** Begin Provided records **

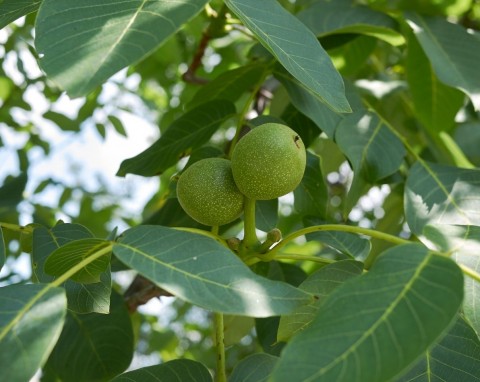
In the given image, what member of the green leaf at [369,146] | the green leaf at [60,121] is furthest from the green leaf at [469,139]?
Answer: the green leaf at [60,121]

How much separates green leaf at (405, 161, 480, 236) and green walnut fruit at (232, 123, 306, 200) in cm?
33

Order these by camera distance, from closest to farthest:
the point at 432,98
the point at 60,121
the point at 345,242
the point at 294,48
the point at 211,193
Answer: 1. the point at 294,48
2. the point at 211,193
3. the point at 345,242
4. the point at 432,98
5. the point at 60,121

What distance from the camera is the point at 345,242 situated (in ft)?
4.05

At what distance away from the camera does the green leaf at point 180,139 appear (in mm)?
1507

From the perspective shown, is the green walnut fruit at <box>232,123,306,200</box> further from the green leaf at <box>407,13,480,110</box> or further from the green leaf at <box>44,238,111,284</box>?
the green leaf at <box>407,13,480,110</box>

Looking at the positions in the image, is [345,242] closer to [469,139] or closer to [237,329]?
[237,329]

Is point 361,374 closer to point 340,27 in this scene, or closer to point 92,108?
point 340,27

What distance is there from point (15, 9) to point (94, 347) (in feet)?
2.41

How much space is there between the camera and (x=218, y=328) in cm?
110

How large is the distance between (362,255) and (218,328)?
0.28m

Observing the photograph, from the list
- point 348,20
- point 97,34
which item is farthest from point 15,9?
point 348,20

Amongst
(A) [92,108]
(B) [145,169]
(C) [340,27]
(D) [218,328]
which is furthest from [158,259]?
(A) [92,108]

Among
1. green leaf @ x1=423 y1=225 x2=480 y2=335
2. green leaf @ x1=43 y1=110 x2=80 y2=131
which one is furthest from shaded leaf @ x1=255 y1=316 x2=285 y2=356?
green leaf @ x1=43 y1=110 x2=80 y2=131

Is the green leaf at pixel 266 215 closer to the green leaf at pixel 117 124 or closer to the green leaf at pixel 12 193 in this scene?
the green leaf at pixel 12 193
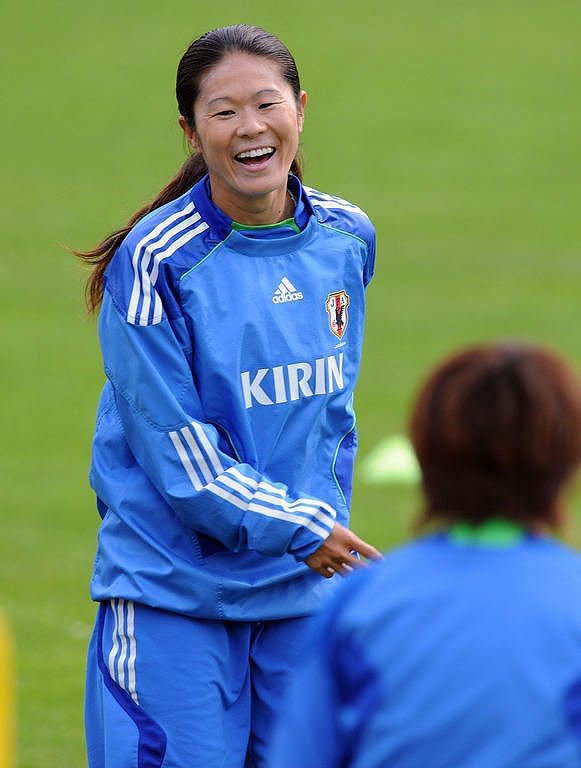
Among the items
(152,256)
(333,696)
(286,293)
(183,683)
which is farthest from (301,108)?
(333,696)

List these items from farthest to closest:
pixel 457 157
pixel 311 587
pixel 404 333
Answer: pixel 457 157 < pixel 404 333 < pixel 311 587

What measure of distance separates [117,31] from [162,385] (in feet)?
82.9

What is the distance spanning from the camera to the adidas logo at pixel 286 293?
4027mm

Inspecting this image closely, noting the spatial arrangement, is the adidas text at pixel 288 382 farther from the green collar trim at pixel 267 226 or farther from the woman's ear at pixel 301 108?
the woman's ear at pixel 301 108

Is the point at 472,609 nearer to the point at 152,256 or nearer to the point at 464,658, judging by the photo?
the point at 464,658

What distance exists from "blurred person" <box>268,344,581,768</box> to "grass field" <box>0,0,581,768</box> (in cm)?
371

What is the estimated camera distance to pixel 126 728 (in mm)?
3922

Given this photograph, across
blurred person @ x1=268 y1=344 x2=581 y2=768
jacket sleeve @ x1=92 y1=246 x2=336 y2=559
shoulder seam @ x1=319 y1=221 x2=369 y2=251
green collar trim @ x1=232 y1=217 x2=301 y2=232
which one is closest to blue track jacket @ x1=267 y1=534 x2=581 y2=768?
blurred person @ x1=268 y1=344 x2=581 y2=768

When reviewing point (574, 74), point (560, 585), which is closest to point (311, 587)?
point (560, 585)

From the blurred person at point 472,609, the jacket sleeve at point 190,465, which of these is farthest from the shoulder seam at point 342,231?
the blurred person at point 472,609

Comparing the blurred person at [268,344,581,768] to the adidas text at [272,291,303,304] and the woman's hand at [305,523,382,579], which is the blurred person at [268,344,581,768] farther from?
the adidas text at [272,291,303,304]

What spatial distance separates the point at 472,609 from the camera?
2621 millimetres

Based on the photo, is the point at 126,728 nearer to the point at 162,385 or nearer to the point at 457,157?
the point at 162,385

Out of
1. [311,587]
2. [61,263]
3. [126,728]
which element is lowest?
[61,263]
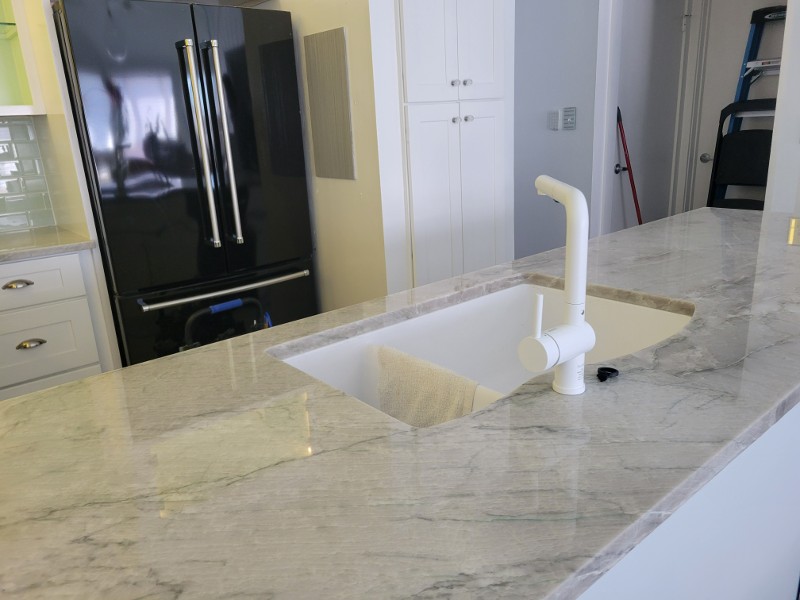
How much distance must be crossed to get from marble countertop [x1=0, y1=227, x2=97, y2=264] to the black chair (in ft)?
12.6

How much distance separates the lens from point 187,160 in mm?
2514

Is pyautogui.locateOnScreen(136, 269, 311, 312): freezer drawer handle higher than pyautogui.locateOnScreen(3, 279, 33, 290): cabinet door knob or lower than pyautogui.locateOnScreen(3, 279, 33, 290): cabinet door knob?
lower

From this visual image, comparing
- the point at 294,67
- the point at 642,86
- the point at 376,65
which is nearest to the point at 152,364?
the point at 376,65

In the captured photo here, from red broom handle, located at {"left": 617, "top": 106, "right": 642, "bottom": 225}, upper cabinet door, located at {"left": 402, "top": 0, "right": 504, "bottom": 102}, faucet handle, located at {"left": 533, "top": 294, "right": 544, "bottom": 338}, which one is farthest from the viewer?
red broom handle, located at {"left": 617, "top": 106, "right": 642, "bottom": 225}

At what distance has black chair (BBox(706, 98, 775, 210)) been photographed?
13.2ft

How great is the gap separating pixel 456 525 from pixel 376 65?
85.6 inches

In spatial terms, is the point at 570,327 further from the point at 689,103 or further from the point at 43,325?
the point at 689,103

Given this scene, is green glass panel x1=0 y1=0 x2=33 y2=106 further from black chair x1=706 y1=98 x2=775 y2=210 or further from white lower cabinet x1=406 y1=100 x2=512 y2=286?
black chair x1=706 y1=98 x2=775 y2=210

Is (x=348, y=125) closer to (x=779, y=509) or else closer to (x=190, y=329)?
(x=190, y=329)

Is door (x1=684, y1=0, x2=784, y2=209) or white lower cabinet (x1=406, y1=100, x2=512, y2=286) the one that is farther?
door (x1=684, y1=0, x2=784, y2=209)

** End Provided records **

What to work on.
Pictures are not part of the copy. Extract exactly the lines from the line containing "What spatial distance" through the final line of the entries above, both included.

The solution.
What spatial distance separates the point at 472,609 from the camera?
2621 millimetres

Based on the photo, is the point at 126,728 nearer to the point at 162,385 or nearer to the point at 457,157?
the point at 162,385

Out of
1. [311,587]
2. [61,263]
3. [126,728]
which element is lowest?
[61,263]
How much distance must be crossed to get from marble countertop [x1=0, y1=227, x2=97, y2=264] to the black chair (in ft)?
12.6

How much distance separates the lens from point 187,160 in mm?
2514

Is pyautogui.locateOnScreen(136, 269, 311, 312): freezer drawer handle higher than pyautogui.locateOnScreen(3, 279, 33, 290): cabinet door knob or lower than pyautogui.locateOnScreen(3, 279, 33, 290): cabinet door knob?
lower

From this visual image, comparing
- the point at 294,67
- the point at 642,86
- the point at 376,65
which is nearest to the point at 152,364?
the point at 376,65

In the captured photo here, from red broom handle, located at {"left": 617, "top": 106, "right": 642, "bottom": 225}, upper cabinet door, located at {"left": 402, "top": 0, "right": 504, "bottom": 102}, faucet handle, located at {"left": 533, "top": 294, "right": 544, "bottom": 338}, which one is farthest from the viewer?
red broom handle, located at {"left": 617, "top": 106, "right": 642, "bottom": 225}

At what distance has black chair (BBox(706, 98, 775, 210)) been photographed?
13.2ft

How great is the gap separating pixel 456 525 from pixel 376 65?
85.6 inches

In spatial terms, is the point at 570,327 further from the point at 689,103 or further from the point at 43,325?
the point at 689,103

Given this scene, is green glass panel x1=0 y1=0 x2=33 y2=106 further from black chair x1=706 y1=98 x2=775 y2=210 or further from white lower cabinet x1=406 y1=100 x2=512 y2=286?
black chair x1=706 y1=98 x2=775 y2=210

Is (x=348, y=125) closer to (x=779, y=509) or else closer to (x=190, y=329)?
(x=190, y=329)

Is door (x1=684, y1=0, x2=784, y2=209) or white lower cabinet (x1=406, y1=100, x2=512, y2=286) the one that is farther?
door (x1=684, y1=0, x2=784, y2=209)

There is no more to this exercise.